Wow....The eyes......she's going to be a great addition to your family.
Just for fun do one of those Canine Heritage dna tests....costs about 70$ but it would be interesting to see the results and also good info if this ever goes to court.
And yes, I'd stomp on this "breeder" real hard.

Oh, and if the "breeder" told you she was an Italian Golden Retriever......ask them if they've ever heard of the Brooklyn Bridge being for sale.....


----------



## Jamm (Mar 28, 2010)

There is a breed of spaniel called an italian... something. I can't remember the name of it but a man in my neighbourhood has one but she looks almost like she could be part of that. I'll try to find a pic and the breed name haha. Shes adorable though!


----------



## C's Mom (Dec 7, 2009)

Agree with everything said above and would follow up with the person who sold you this pup as a pure bred golden. However, she is super cute and your girls seem to love her. I also love the pic of her cuddling up with your boxer. They look like best friends already.


----------



## Willow52 (Aug 14, 2009)

She's adorable but not a Golden Retriever. It would be fun to find out her breed. I wish when we got our "purebred Huskey" that these DNA tests were available. She turned out to be the greatest dog even if she was a mix.


----------



## tippykayak (Oct 27, 2008)

Jamm said:


> There is a breed of spaniel called an italian... something. I can't remember the name of it but a man in my neighbourhood has one but she looks almost like she could be part of that. I'll try to find a pic and the breed name haha. Shes adorable though!

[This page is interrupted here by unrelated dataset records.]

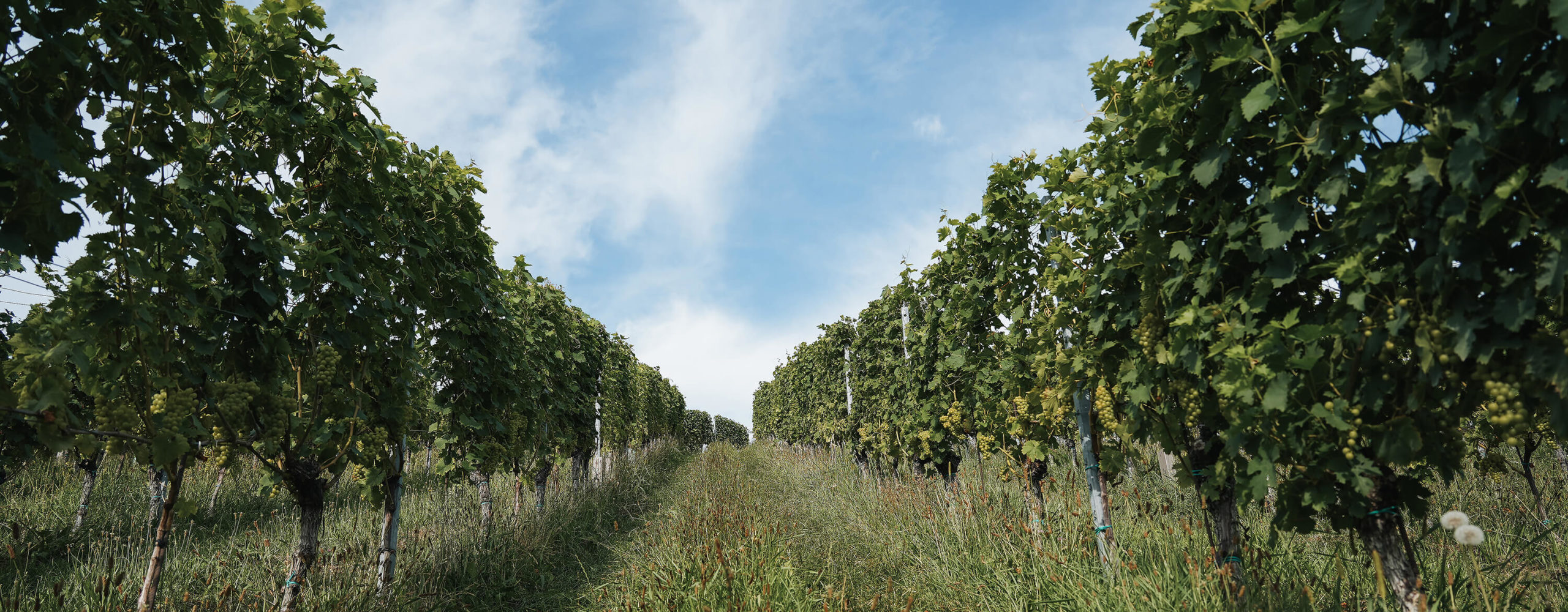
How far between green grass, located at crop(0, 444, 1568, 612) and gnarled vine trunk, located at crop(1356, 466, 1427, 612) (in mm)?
146

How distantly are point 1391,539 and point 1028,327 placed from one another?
2773mm

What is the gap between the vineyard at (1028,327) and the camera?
200 cm

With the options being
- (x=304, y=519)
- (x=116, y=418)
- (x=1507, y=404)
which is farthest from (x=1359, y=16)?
(x=304, y=519)

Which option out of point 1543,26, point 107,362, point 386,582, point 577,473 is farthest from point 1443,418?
point 577,473

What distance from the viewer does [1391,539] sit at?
251 cm

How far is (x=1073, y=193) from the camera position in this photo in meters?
4.25

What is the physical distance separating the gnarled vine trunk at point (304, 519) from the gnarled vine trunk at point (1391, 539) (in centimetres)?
542

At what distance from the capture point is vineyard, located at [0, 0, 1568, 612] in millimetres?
2002

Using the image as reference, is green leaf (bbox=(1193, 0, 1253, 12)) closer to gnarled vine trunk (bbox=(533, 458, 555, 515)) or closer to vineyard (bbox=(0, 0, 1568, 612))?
vineyard (bbox=(0, 0, 1568, 612))

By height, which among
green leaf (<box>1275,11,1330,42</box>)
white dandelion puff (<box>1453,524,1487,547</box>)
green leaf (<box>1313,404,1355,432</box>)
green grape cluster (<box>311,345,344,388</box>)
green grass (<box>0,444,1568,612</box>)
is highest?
green leaf (<box>1275,11,1330,42</box>)

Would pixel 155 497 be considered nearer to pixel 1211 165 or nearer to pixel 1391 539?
pixel 1211 165

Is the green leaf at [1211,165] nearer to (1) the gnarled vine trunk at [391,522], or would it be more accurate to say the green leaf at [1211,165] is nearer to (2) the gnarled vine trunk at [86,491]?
(1) the gnarled vine trunk at [391,522]

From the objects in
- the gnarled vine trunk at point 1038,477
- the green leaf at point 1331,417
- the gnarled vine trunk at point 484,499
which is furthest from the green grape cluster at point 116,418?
the gnarled vine trunk at point 1038,477

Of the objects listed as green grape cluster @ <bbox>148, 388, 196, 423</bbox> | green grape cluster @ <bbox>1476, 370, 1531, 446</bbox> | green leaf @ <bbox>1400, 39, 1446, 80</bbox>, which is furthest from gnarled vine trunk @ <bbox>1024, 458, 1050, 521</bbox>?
green grape cluster @ <bbox>148, 388, 196, 423</bbox>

There are Italian Spinones and Italian Greyhounds and a few others (not sure if all of them are AKC recognized—Bracco, Segugio, Volpino, etc.). And there are other breeds that probably originated in Italy but don't have Italian in the common name (Neapolitan Mastiff, for one).


----------



## tippykayak (Oct 27, 2008)

I'm not sure if those DNA tests are as accurate as they claim to be (they may be, but dog genetics are pretty darn complicated since we don't know all the history of many of the common breeds). Nonetheless, they're definitely better than eyeballing the dog, since mixing breeds can bring out characteristics that aren't seen in either breed and/or suppress characteristics that are found in both.


----------



## Tahnee GR (Aug 26, 2006)

Jamm said:


> There is a breed of spaniel called an italian... something. I can't remember the name of it but a man in my neighbourhood has one but she looks almost like she could be part of that. I'll try to find a pic and the breed name haha. Shes adorable though!


Italian Spinone? I don't recall Spinone's being brindled.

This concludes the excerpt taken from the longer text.